If you are young or a nonsmoker, your health care provider will do tests to see if alpha-1-antitrypsin deficiency, a genetic disorder, is causing the emphysema. New treatments are being developed for this type of emphysema.

How is emphysema treated?

Emphysema is incurable but treatment can help control the disease. The treatment goals for emphysema are:

  • to keep you as active as possible, based on your ability and lifestyle

  • to avoid the things that make emphysema or its symptoms worse, such as smoking and lung infections.

The most important part of treatment is to stop smoking. Talk to your health care provider about ways to stop smoking. You might find it helpful to join a quit-smoking program or to use nicotine patches or gum.

The first medications usually used to improve breathing ability are asthma inhalers. Many people with emphysema are helped by these drugs, some more than others. Oral asthma medicines, such as theophylline, may be used as well.

Prednisone or steroids often help to relieve the symptoms of emphysema, either for a brief period during an infection (when symptoms may become worse) or on a daily basis. These drugs can be taken in tablet or inhaled form.

Your health care provider may prescribe a program of regular exercise, usually walking, if you are able to exercise. This will help keep your heart and other muscles healthy. However, if you have symptoms of emphysema, do not start an exercise program without your health care provider's approval.

You need prompt treatment for any possible lung infections. Symptoms of emphysema often worsen during an infection. To help avoid lung infections, you need two important immunizations. One is pneumovax, a one-time injection to protect against a common type of pneumonia. In addition, you need to get a flu shot every October to protect against yearly winter flu epidemics.

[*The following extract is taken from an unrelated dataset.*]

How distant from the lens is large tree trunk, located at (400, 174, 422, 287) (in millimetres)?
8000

If you plan to travel, discuss your plans with your health care provider beforehand to make sure there will be no problems with altitude, humidity, temperature, or pressurized airplane cabins.

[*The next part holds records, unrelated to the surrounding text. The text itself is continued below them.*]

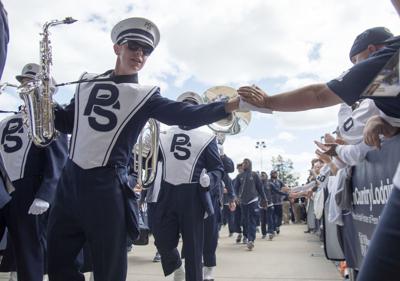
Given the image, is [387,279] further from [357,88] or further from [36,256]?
[36,256]

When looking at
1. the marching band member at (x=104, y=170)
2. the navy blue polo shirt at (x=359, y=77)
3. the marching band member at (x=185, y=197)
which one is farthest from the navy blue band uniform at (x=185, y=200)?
the navy blue polo shirt at (x=359, y=77)

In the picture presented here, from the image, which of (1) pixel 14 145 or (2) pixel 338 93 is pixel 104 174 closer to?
(2) pixel 338 93

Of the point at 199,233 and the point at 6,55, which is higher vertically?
the point at 6,55

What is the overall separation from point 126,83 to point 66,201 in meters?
0.83

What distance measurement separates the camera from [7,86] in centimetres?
328

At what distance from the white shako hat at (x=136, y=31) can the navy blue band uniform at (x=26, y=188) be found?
119cm

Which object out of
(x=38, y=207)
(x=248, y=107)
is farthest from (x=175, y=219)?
(x=248, y=107)

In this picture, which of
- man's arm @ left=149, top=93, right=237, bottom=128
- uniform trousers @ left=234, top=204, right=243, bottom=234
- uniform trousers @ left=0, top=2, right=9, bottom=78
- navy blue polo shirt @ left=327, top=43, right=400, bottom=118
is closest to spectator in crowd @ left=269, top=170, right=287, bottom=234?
uniform trousers @ left=234, top=204, right=243, bottom=234

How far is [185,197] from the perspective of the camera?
492 cm

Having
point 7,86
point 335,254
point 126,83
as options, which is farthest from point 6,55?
point 335,254

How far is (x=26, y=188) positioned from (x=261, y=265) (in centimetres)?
459

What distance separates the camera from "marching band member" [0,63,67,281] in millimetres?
3631

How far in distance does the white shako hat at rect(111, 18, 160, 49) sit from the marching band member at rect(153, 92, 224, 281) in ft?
4.51

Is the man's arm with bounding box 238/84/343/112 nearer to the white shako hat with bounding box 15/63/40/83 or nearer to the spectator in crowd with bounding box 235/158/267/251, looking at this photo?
the white shako hat with bounding box 15/63/40/83
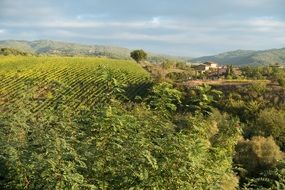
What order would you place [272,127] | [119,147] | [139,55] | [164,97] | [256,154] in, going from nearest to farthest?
[119,147], [164,97], [256,154], [272,127], [139,55]

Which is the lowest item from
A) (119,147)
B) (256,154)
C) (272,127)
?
(272,127)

At some point it is likely that you will need oxygen therapy. At first you may need oxygen only during air travel, but later you may need continuous oxygen at home.

How long will the effects last?

There is no cure for emphysema. It gradually worsens over many years until the lungs can no longer function.

How can I prevent emphysema?

The most effective way to prevent emphysema is never to smoke cigarettes. If you already smoke, quit now. The fewer years you smoke, the less likely it is that you will develop emphysema.

If you already have emphysema, but you stop smoking before much of your lungs have been damaged, the disease may progress more slowly. Also, if you stop smoking you are less likely to have problems with frequent bronchial infections.